Hamlet gets a perspective flip in this feminist-minded revision, based on the book by Lisa Klein – and, of course, Shakespeare’s play. (I promise not to seed this review with references to the play to show that I took high school lit.) Ophelia, Hamlet’s dogged, innocent admirer ultimately driven to madness and possibly/probably suicide by his cruelty and accidental murder of her father, is here reimagined as a spunky, self-possessed firebrand able to hold her own against any man. A perfectly 21st-century heroine, in other words.
It’s interesting that Ophelia works backward from the premise that Hamlet’s version of the character is in need of “fixing.” I will not deny that many aspects of the Bard’s work are of course Problematic, but it’s uncharitable to say the least to write off the original Ophelia and her treatment as misogynist when the play pays strenuous attention to how Hamlet’s treatment of her and the difficulty of her position as a young woman in her times drives her fate. Is it truly making a feminist statement to rewrite something just to give a woman a happy ending, at the expense of reducing her complexity as a character? But enough mansplaining – even if the conceit is faulty, that doesn’t mean it’s impossible for this film to rework this material into an intelligent riff on the play. Unfortunately, it still doesn’t.
For one thing, the movie’s idea of making Ophelia (played by Daisy Ridley) a more contemporarily acceptable female lead is mainly to give her good role model qualities, like a love of learning, without granting her much actual interiority besides being upset about all the scheming around her.
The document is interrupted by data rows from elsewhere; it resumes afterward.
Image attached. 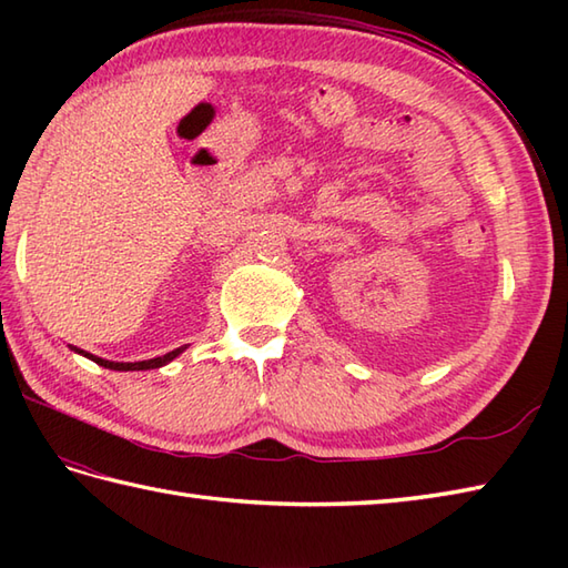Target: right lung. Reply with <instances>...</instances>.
I'll return each mask as SVG.
<instances>
[{"mask_svg":"<svg viewBox=\"0 0 568 568\" xmlns=\"http://www.w3.org/2000/svg\"><path fill=\"white\" fill-rule=\"evenodd\" d=\"M72 352L75 354H80V356H84V358H90V361H94V364L98 366H104V368H110V371H151V368H161V366H165V364H171V361L175 358V356H180L187 348V344L185 346H180V348H173V352H168L165 356H155V358H149V361H134V364H124V361H106V358H100V356H94V354H88V352H82V348H78V346H70Z\"/></svg>","mask_w":568,"mask_h":568,"instance_id":"add662e5","label":"right lung"}]
</instances>
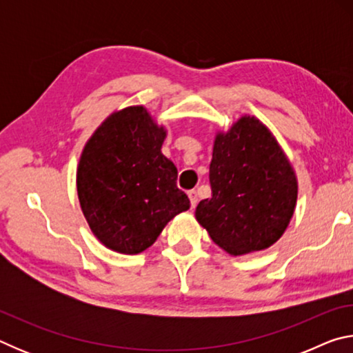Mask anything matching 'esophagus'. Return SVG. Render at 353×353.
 <instances>
[{
	"label": "esophagus",
	"instance_id": "34e87169",
	"mask_svg": "<svg viewBox=\"0 0 353 353\" xmlns=\"http://www.w3.org/2000/svg\"><path fill=\"white\" fill-rule=\"evenodd\" d=\"M188 198H190V204H191V208H194L196 205H198V193H196L194 190L188 191Z\"/></svg>",
	"mask_w": 353,
	"mask_h": 353
}]
</instances>
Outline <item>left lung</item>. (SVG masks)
<instances>
[{"label":"left lung","mask_w":353,"mask_h":353,"mask_svg":"<svg viewBox=\"0 0 353 353\" xmlns=\"http://www.w3.org/2000/svg\"><path fill=\"white\" fill-rule=\"evenodd\" d=\"M212 198L196 207V219L232 255L270 248L290 224L297 182L277 141L254 117L218 134L210 163Z\"/></svg>","instance_id":"left-lung-1"}]
</instances>
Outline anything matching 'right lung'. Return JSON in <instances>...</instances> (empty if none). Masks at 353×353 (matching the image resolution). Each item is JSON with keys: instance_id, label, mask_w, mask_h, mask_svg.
<instances>
[{"instance_id": "add662e5", "label": "right lung", "mask_w": 353, "mask_h": 353, "mask_svg": "<svg viewBox=\"0 0 353 353\" xmlns=\"http://www.w3.org/2000/svg\"><path fill=\"white\" fill-rule=\"evenodd\" d=\"M165 135L137 105L107 118L83 148L81 208L98 240L117 252L148 249L168 221L190 208L177 188V168L160 151Z\"/></svg>"}]
</instances>
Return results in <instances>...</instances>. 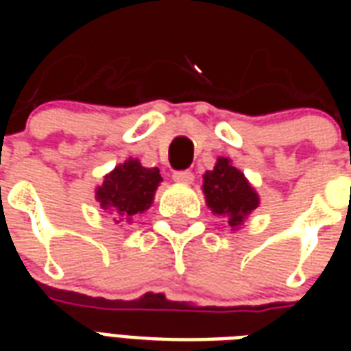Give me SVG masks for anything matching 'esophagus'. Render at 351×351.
Masks as SVG:
<instances>
[{
	"instance_id": "1",
	"label": "esophagus",
	"mask_w": 351,
	"mask_h": 351,
	"mask_svg": "<svg viewBox=\"0 0 351 351\" xmlns=\"http://www.w3.org/2000/svg\"><path fill=\"white\" fill-rule=\"evenodd\" d=\"M173 180L180 184H191L193 182V173L191 171H176V173H173Z\"/></svg>"
}]
</instances>
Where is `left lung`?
I'll return each mask as SVG.
<instances>
[{"label":"left lung","mask_w":351,"mask_h":351,"mask_svg":"<svg viewBox=\"0 0 351 351\" xmlns=\"http://www.w3.org/2000/svg\"><path fill=\"white\" fill-rule=\"evenodd\" d=\"M203 193L208 208L218 216H228L233 231L259 206L256 190L228 158H218L213 171L203 175Z\"/></svg>","instance_id":"obj_1"}]
</instances>
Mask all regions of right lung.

She still acts mainly as a bystander to someone else’s story. It’s a little bit of Rosencratz and Guildenstern Are Dead and Wicked mixed together, showing the events of the play from a different POV and also giving us the “real” version of what happened. There are some ideas with potential, such as Ophelia being in on Hamlet’s plot and faking madness as he does (though without the open question of how much of said madness is truly faked), or making the play’s only other female role, Queen Gertrude (Naomi Watts), the biggest supporting character. But none of those threads lead anywhere – Gertrude is mainly obsessed with her youth, and Ophelia’s charade is there to retcon the reasons for her actions in the play without saying anything about female survival tactics, perceptions of female sanity, or the like.
Despite all this, Ophelia is still kind of fun. It’s produced as a full-throated CW network Tumblr-friendly affair, lavishing attention on pretty costumes, leaning heavily on melodramatic acting, and featuring an extremely extra score with lines from Hamlet’s poetry sung breathily. It has absolutely no interest in Shakespearean language; when lines from the play appear, they are modernized. (“Get thee to a nunnery” becomes “Get to a nunnery,” and is meant literally instead of being a veiled reference to a brothel.) Watts is chewing scenery in not one but two roles (the other is a forest witch, and no points for guessing why she plays her too), as is Clive Owen as Claudius (chewing scenery, that is, not playing two roles). George MacKay interprets the famously complex role of Hamlet as an inveterate fuccboi (as the kids say). If the movie had been pitched a lot more toward hormone-addled drama, it could be a delightful Renfaire version of Riverdale. Unfortunately, after an agreeably high-energy opening stretch, the movie settles into a fairly sedate mode it can’t pull out of.
Ophelia premiered at the 2018 Sundance Film Festival.